**About this exercise**
Scan the data. Collect each line that contains the word "requestID".

Source texts of formatted documents
== Segment start ==

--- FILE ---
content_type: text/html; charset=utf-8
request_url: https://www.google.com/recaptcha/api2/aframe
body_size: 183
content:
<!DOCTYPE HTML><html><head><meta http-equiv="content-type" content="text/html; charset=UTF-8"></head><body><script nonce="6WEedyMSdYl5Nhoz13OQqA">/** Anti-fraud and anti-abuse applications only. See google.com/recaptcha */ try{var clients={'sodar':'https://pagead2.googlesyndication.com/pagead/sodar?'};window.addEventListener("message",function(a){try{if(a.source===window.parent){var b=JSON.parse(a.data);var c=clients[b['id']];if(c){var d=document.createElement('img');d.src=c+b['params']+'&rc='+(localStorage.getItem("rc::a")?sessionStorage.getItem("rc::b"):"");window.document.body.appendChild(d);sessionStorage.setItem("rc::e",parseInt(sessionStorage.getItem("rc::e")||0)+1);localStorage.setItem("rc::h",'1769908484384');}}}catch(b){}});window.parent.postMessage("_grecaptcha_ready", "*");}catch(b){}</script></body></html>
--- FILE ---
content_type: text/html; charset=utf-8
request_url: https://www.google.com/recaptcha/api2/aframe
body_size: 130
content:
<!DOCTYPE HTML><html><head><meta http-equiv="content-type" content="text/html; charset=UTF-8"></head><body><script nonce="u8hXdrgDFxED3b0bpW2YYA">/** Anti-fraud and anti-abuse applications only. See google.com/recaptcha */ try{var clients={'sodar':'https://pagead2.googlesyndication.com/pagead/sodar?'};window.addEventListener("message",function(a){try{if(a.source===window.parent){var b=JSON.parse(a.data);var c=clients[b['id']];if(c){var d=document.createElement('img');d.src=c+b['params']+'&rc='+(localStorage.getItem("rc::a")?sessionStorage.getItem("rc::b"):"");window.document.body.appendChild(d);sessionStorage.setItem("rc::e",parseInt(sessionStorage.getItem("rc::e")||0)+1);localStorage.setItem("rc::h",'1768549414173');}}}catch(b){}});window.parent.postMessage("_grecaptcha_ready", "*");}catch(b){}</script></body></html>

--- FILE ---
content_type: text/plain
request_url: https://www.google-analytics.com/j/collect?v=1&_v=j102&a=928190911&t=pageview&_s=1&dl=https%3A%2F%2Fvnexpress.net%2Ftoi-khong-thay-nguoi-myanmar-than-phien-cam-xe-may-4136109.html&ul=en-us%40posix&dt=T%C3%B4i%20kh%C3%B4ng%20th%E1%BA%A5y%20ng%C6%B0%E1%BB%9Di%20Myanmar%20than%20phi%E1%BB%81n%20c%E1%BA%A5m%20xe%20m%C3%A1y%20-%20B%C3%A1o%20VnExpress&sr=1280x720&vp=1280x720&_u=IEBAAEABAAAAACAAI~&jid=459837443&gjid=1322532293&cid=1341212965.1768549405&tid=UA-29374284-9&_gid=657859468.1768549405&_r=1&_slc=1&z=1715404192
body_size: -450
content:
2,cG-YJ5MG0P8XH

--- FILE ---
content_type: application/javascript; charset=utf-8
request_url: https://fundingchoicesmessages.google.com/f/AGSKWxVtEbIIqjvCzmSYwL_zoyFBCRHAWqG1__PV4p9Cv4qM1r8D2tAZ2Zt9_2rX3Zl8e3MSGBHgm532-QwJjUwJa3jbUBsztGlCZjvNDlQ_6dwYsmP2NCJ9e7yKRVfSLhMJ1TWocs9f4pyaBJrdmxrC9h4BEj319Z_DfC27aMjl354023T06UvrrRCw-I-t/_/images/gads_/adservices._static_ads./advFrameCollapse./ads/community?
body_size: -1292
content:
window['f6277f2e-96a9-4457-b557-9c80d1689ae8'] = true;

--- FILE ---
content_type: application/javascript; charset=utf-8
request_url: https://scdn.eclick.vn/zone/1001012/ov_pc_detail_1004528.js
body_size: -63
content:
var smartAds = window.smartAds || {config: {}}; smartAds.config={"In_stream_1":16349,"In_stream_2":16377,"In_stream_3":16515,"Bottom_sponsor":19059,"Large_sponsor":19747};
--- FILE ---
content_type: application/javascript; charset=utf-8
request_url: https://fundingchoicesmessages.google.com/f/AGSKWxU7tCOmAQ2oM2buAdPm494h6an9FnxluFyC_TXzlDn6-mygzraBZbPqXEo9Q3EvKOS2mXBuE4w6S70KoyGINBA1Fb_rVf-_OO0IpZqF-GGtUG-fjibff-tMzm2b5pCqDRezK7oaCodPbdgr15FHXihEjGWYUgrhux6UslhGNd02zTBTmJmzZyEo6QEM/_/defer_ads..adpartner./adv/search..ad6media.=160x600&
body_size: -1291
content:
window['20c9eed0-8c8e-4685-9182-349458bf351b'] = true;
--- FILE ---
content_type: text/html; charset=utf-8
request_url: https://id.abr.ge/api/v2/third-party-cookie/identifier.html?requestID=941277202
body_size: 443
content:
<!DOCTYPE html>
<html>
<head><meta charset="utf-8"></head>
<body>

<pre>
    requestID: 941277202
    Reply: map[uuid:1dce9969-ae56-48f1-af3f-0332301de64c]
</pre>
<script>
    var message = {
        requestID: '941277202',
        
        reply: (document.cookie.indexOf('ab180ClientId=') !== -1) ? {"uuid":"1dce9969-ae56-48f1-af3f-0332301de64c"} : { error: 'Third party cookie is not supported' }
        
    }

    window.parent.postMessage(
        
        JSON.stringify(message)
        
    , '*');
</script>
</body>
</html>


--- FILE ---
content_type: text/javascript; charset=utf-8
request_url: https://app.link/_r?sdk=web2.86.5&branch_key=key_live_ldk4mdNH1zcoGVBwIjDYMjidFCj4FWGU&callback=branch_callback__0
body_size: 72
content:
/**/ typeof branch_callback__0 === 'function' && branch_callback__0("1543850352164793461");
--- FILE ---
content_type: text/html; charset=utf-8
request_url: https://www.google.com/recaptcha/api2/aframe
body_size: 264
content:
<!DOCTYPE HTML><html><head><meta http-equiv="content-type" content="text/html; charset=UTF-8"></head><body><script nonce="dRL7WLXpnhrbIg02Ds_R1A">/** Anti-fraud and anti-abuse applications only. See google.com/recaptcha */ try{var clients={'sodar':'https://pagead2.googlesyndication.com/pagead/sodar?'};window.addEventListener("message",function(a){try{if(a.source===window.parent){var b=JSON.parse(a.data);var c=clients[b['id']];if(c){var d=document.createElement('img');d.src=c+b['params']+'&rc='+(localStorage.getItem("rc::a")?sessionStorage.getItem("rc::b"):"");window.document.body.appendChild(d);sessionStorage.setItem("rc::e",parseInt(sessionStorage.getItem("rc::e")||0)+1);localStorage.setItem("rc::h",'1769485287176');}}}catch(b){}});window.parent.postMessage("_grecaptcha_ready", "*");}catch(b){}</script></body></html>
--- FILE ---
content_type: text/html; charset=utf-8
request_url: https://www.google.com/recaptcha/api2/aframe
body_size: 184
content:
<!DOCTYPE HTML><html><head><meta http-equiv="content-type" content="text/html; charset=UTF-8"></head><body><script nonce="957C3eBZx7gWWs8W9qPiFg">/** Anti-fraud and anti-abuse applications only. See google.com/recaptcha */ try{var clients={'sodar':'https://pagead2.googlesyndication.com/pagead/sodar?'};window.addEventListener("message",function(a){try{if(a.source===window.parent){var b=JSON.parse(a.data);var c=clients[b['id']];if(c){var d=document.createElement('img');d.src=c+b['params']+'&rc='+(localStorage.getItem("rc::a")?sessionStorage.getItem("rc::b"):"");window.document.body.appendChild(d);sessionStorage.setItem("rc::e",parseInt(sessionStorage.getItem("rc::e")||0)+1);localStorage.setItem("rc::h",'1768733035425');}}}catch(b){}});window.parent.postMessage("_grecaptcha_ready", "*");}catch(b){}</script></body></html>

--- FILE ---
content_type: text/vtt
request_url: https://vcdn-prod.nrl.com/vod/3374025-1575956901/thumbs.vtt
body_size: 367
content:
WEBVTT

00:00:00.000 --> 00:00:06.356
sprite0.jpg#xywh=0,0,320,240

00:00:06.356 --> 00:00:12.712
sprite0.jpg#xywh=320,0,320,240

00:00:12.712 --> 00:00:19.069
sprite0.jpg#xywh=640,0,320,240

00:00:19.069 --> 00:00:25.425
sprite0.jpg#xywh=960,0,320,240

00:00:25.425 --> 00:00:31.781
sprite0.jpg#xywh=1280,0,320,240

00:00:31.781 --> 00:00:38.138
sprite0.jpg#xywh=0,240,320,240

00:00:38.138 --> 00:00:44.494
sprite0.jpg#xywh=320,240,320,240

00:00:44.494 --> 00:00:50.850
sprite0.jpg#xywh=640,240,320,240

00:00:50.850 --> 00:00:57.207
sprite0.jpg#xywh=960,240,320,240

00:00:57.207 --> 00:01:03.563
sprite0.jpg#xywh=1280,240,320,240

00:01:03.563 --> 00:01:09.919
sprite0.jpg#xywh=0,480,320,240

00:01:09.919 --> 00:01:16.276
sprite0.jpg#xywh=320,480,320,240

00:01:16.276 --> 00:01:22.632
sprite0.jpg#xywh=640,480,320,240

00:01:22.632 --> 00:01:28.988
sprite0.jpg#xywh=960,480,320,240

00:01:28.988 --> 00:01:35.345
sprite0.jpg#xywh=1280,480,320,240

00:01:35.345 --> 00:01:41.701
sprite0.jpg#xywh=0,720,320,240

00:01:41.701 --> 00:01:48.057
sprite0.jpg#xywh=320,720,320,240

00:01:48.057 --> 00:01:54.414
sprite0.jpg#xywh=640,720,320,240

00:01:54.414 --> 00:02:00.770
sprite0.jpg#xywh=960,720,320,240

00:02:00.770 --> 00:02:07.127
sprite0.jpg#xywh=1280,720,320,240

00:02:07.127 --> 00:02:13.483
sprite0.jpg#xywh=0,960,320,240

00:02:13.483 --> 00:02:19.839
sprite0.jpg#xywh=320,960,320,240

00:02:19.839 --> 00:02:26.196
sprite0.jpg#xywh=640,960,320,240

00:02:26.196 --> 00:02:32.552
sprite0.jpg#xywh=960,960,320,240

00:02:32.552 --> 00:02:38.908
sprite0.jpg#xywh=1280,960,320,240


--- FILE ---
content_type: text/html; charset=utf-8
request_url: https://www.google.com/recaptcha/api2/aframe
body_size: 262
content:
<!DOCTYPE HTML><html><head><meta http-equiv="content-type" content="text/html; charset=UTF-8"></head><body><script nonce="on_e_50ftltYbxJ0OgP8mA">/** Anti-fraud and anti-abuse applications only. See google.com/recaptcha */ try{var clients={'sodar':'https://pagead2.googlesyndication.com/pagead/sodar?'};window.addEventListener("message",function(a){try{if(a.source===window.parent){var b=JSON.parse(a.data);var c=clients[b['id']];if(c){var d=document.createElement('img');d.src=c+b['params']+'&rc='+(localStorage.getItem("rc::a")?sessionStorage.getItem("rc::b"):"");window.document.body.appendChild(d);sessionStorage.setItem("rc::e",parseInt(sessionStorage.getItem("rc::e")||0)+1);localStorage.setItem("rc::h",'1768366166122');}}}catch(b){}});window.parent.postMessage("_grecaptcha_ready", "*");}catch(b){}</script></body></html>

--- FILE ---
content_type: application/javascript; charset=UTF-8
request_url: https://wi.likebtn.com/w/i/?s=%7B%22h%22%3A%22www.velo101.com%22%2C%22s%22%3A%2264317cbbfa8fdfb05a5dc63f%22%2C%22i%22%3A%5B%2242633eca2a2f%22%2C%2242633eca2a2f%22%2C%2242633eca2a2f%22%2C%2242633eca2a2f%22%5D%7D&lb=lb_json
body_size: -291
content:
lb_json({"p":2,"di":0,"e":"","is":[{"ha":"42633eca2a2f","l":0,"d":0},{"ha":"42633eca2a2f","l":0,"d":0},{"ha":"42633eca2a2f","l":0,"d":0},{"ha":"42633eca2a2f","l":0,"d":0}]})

== Segment end ==

**Exercise result**
request_url: https://id.abr.ge/api/v2/third-party-cookie/identifier.html?requestID=941277202
    requestID: 941277202
        requestID: '941277202',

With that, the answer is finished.